------ DOCUMENT PASSAGE ------

11 Ways to Have a More Zero-Waste Ramadan
Mar 11, 2022
Image source: Muslimmummies.com
By Nayyer Taban
Every time Ramadan and Eid time comes closer, I start getting somewhat of a panic attack from all the plastic and waste we create in the name of celebration. As a Muslim living in a non-Muslim country, I totally understand the intention and struggle of wanting to decorate, but being an environment-friendly person, I can't get my head around creating this much waste.
There are ways to make our Ramadan more green while still making it festive. I’d like to share my ideas to decorate and celebrate with zero waste.
1. Thrifting! You can find lights that are pre-used, come with zero packaging, will cost you way less, and they work just as fine. Check Facebook Marketplace or even neighborhood groups on social media that give stuff away or trade items (search for terms like “trash to treasure” or “buy nothing”)
2. No more plastic water bottles. This isn’t decor-related, but let's end the single-use plastic water bottles during iftar or tarawih at the masjid. Teach your congregation to bring a water bottle with them.
3. No online shopping. Try to go with absolutely nothing online for your decorations, since it uses so much fuel to get one little pack of lights or a piece of decoration from one place to another and comes with so much extra packaging too. DIY it or stay local. With the current wartime situation in Ukraine, gas prices are skyrocketing and prices will only go up shipping things. Especially say no to online stuff from China for ethical reasons.
Here are some examples of things you can make at home instead:
1. DIY mosque: Get big brown cardboard boxes from any bulk/wholesale store and use it to make a DIY mosque. Decorate with the lights you bought from the thrift store.
Decorating a sadaqa jar made out of a mason jar. Image source: Muslimmummies.com
2. Tasbeehs and prayer mats: You can make tasbeeh from thrift store necklaces and beads, prayer mats from paper and decorated with colors and create a prayer timings chart with cardboard. Many of us have fashioned a sadaqa (charitable giving) jar from an old mason jar. There are numerous templates and printable versions to help you with your design.

------ DATA BELOW ------

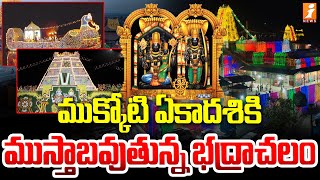 ముక్కోటి ఏకాదశికి ముస్తాబవుతున్న భద్రాచలం | Mukkoti Ekadasi Preparations At Bhadrachalam | iNews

------

## [WHAT YOU WILL DO]
(1) From the zero-waste Ramadan article, reproduce the passage starting with "There are ways" and going on through "bottle with them.", word for word.
(2) Summarize the zero-waste Ramadan article in two sentences.
(3) Carry on the zero-waste Ramadan article from the point where it stops, writing the next part.

## [ANSWERS TO EACH TASK]
(1)
There are ways to make our Ramadan more green while still making it festive. I’d like to share my ideas to decorate and celebrate with zero waste.
1. Thrifting! You can find lights that are pre-used, come with zero packaging, will cost you way less, and they work just as fine. Check Facebook Marketplace or even neighborhood groups on social media that give stuff away or trade items (search for terms like “trash to treasure” or “buy nothing”)
2. No more plastic water bottles. This isn’t decor-related, but let's end the single-use plastic water bottles during iftar or tarawih at the masjid. Teach your congregation to bring a water bottle with them.

(2) The writer, a Muslim living in a non-Muslim country, is troubled by the plastic and waste created for Ramadan and Eid celebrations and shares ideas for decorating and celebrating with zero waste. The tips include buying pre-used lights through thrifting, ending single-use plastic water bottles at the masjid, avoiding online shopping, and making items at home such as a cardboard mosque, tasbeehs, prayer mats, a prayer timings chart and a sadaqa jar.

(3)
3. Ramadan calendar: Use 30 paper bags to make your calendar. Mark them with the numbers 1-30, decorate with kids if you like, and hang from a hanger. Or make a felt calendar. 30 pockets and done. What goes in the calendar? Experiences instead of cheap dollar store plastic toys. Along with 'today's act of kindness' and 'today's good deed,' here's my list of stuff that goes in the calendar. When Ramadan is done, you can deconstruct and recycle the paper bags of the calendar or reuse them for something else.
4. Gifts to close friends and family: It's either money, something homemade, a promised experience to share together, something you do for your loved one, or a gift card to experience. No material things.
5. Gifts to teachers and neighbors: Plants. Who doesn't love greenery! And how about a home-baked cake, too? (Not covered in the cling foil that stays in the landfill forever! That makes me sad!)
Ramadan calendar made out of felt. Image source: author
6. Goody bags for class fellows: I say no to the classic plastic goody bags filled with candy and other stuff. Last year I made seed bombs (soaked paper in water, blend, squeeze, add seeds, shape!) It's easy and all natural. Kids loved it! And, we made a paper bag mosque with kids, and the kids took their seed bomb in their self-decorated paper mosque. Cool, eh?
Once I gave away books without any wrapping - just handed each child their book! Another time I gave steel straws along with a cleaning brush tied with a jute string. You can add a “Ramadan Mubarak paper tag” when tying if you like, which later can be recycled. Put all the straws in a mason jar and give them away. Yes, without any wrapping paper or individual plastic baggies. Decorate the mason jar if you like.
7. Gifts for your librarian: I like to arrange a Ramadan story time in the local library if they are amenable to it. We donate Islamic books to the library, and I will give a scarf and a mason jar filled with dates to the librarian. All the kids get a henna tattoo from me.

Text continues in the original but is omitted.